Directions
Write out exactly, please, the lines from the one containing "How much intervening" to the end of the material.

━━━ Task inputs ━━━

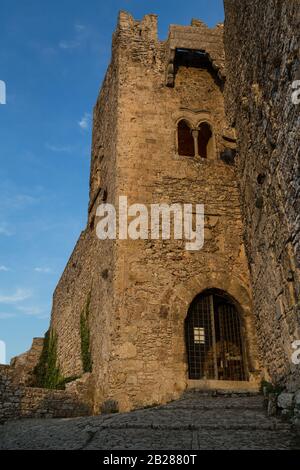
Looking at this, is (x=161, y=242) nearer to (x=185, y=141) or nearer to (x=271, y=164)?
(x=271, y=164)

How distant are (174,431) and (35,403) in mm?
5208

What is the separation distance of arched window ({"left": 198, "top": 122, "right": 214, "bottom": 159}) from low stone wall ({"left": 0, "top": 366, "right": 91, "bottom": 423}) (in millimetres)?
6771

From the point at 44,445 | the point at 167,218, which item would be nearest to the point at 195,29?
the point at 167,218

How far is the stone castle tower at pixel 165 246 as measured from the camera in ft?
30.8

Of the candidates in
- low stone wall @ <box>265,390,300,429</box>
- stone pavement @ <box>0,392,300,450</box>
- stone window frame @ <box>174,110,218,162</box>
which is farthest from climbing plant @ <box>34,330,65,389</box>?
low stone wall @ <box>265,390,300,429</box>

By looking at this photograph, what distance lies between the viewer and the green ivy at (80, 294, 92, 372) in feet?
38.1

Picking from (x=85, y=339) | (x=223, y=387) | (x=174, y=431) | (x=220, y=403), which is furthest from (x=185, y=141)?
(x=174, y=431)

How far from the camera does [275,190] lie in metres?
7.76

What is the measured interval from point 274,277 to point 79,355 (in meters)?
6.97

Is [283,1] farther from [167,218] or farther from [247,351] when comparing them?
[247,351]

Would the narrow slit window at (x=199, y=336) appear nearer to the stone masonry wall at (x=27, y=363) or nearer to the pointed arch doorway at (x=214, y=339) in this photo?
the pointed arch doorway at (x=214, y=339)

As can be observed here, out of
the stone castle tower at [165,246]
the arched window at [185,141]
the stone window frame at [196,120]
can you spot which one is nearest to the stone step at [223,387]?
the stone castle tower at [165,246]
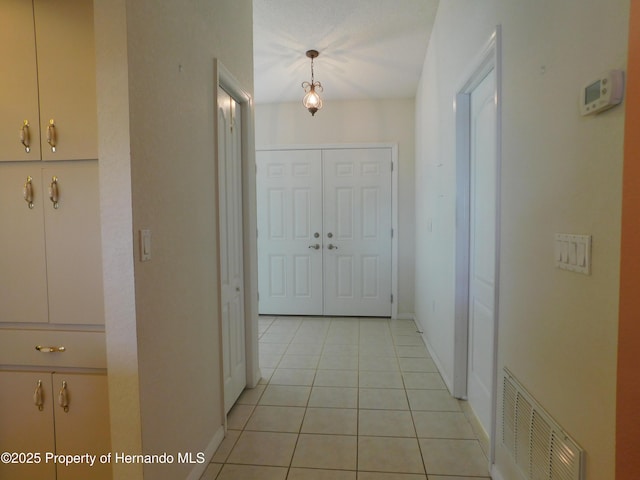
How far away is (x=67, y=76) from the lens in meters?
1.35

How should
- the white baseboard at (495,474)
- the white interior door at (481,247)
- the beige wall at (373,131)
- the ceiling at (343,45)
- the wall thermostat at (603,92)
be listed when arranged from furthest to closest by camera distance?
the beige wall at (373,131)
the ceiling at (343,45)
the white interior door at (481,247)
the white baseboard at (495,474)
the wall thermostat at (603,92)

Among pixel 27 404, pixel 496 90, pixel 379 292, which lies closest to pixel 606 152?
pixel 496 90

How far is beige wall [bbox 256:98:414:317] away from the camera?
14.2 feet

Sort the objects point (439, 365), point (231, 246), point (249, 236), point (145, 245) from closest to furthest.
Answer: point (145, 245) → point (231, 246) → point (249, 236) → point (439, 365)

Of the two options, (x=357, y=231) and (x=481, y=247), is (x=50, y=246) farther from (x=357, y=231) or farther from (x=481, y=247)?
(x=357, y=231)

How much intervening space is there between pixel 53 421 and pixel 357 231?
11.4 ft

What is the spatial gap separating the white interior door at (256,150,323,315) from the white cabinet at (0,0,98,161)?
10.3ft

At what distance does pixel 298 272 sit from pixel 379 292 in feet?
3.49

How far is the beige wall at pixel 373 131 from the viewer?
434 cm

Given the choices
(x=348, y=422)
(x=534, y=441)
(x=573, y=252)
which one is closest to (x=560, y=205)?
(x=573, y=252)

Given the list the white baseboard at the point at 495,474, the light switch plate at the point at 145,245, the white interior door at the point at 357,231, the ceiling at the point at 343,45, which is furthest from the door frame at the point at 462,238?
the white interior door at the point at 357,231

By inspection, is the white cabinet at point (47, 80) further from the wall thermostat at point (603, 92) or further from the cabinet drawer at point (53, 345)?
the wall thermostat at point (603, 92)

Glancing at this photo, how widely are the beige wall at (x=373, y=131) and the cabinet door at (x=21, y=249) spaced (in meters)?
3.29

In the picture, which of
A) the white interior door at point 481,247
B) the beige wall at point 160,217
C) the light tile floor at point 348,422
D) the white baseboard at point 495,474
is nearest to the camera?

━━━

Task answer
How much intervening space is there between pixel 53 421 and pixel 357 231?
11.4 ft

What is the spatial gap separating the white interior door at (256,150,323,315) from the white cabinet at (0,0,98,161)?
10.3ft

At what distance does pixel 298 272 sit from pixel 379 292 in feet?
3.49

How far is the beige wall at pixel 373 131 from the viewer?
434 cm

Given the choices
(x=348, y=422)
(x=534, y=441)
(x=573, y=252)
which one is closest to (x=560, y=205)?
(x=573, y=252)

Given the list the white baseboard at the point at 495,474, the light switch plate at the point at 145,245, the white interior door at the point at 357,231, the ceiling at the point at 343,45, which is furthest from the door frame at the point at 462,238?
the white interior door at the point at 357,231

By inspection, is the white cabinet at point (47, 80) further from the wall thermostat at point (603, 92) or further from the cabinet drawer at point (53, 345)?
the wall thermostat at point (603, 92)

Glancing at this photo, how widely are the beige wall at (x=373, y=131) and the cabinet door at (x=21, y=249) spaced (in meters)?
3.29

In the picture, which of
A) the white interior door at point 481,247
B) the beige wall at point 160,217
C) the light tile floor at point 348,422
D) the white baseboard at point 495,474
is nearest to the camera?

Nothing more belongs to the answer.